Was sie zum Zeitpunkt dieser Information noch nicht weiß, ist, dass sie von jemandem beschützt wird. Welche Rolle ihr verstorbener Vater dabei spielt, erfährt sie auch erst ziemlich spät.
Von Cosimo, ihrem etwas tüddeligen Irrlicht-Freund erfährt Emily von der Möglichkeit, sich für den bevorstehenden Kampf mit ihrem Mörder entsprechend ausbilden zu lassen. So macht sie die Bekanntschaft von Balthasar, dem besten und mutigsten Vampirkämpfer. Von ihm will sie alles lernen, was nötig ist, um sich von ihrem Mörder Asmaron ihr Leben zurückzuholen.

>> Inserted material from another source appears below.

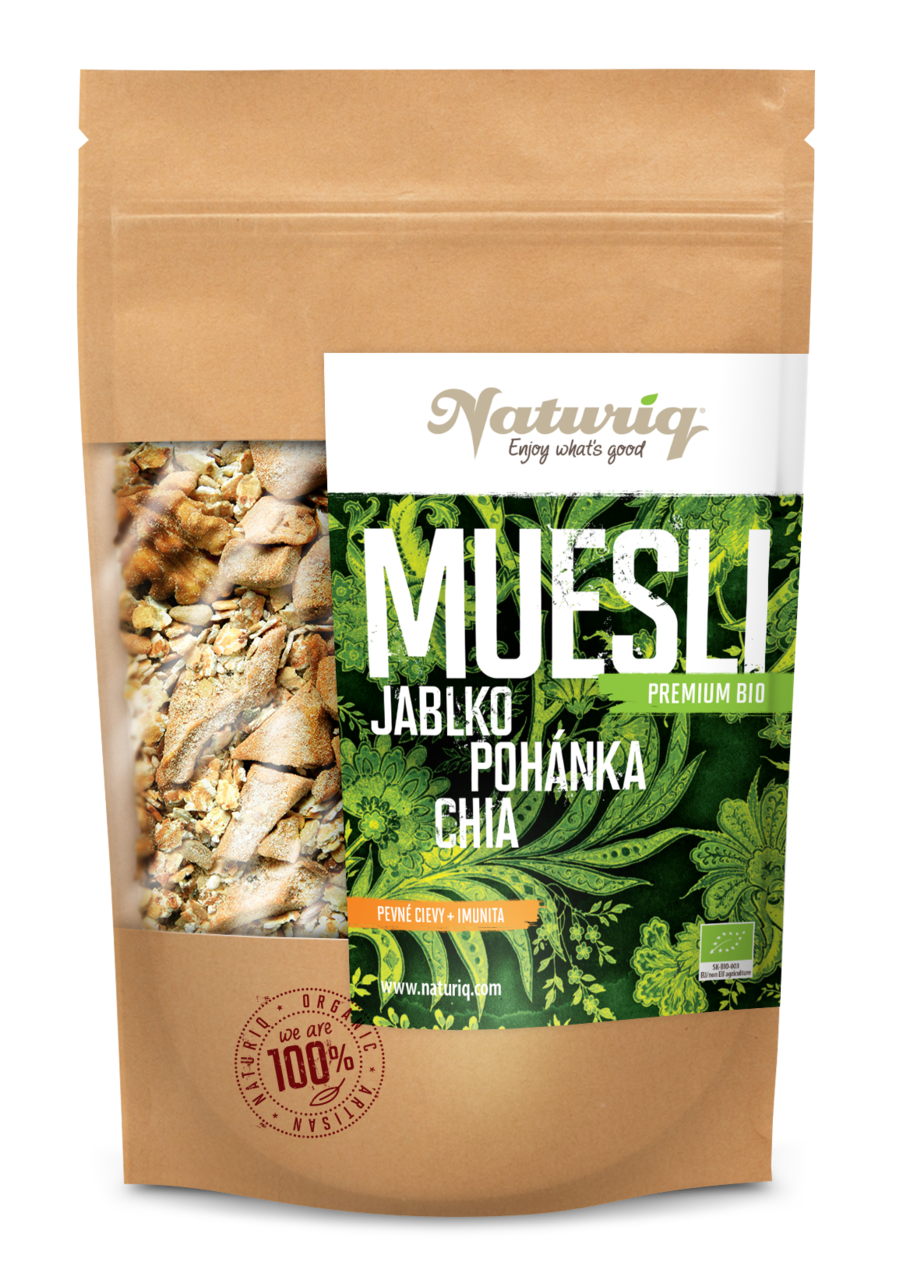 NATURIQ Müsli jablko, pohánka a chia BIO 400 g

Der versucht allerdings, sie mit allen Tricks loszuwerden, stimmt schlussendlich aber ihrer Ausbildung zu.
Sehr viel später erkennt sie, dass ihr Vorhaben auch für Balthasar weitaus gefährlicher ist, als sie es jemals für möglich gehalten hätte.
Mit ihrem großen Mundwerk kommt sie allerdings erst mal nicht allzu weit. Sie lernt zwar schnell, ihre Ungeduld lässt sie aber unvorsichtig sein. Also macht sie Fehler. Denkt Situationen nicht zu Ende. Bringt sich ohne Not in die gefährlichsten Situationen, aus der Balthasar sie manchmal nur in letzter Sekunde retten kann.
Kein Wunder also, dass Balthasar sich irgendwann am Rand zur Verzweiflung sieht und kurz davor ist, aufzugeben. Das macht er natürlich nicht, denn er weiß, wer Emily ist. Sie ist die Tochter des Mannes, dem er freundschaftlich verbunden ist und der immer noch als ein hoch angesehener „Weißer Krieger“ in Emilys neuer Welt verehrt wird. Nur deshalb zeigt Balthasar Geduld.
Tatsächlich schafft Emily es, ihr großes Mundwerk zu bändigen, sich von Balthasar ausbilden zu lassen und erfährt erst sehr spät, über welche magischen Kräfte sie ohnehin immer schon verfügt hat, aber erst lernen musste, damit umzugehen.
In einem dramatischen Kampf besiegt sie Asmaron, holt sich ihr Leben zurück und könnte jetzt zu ihrer Familie zurückkehren. Macht sie das?
Ein wirklich wunderschönes magisches Buch!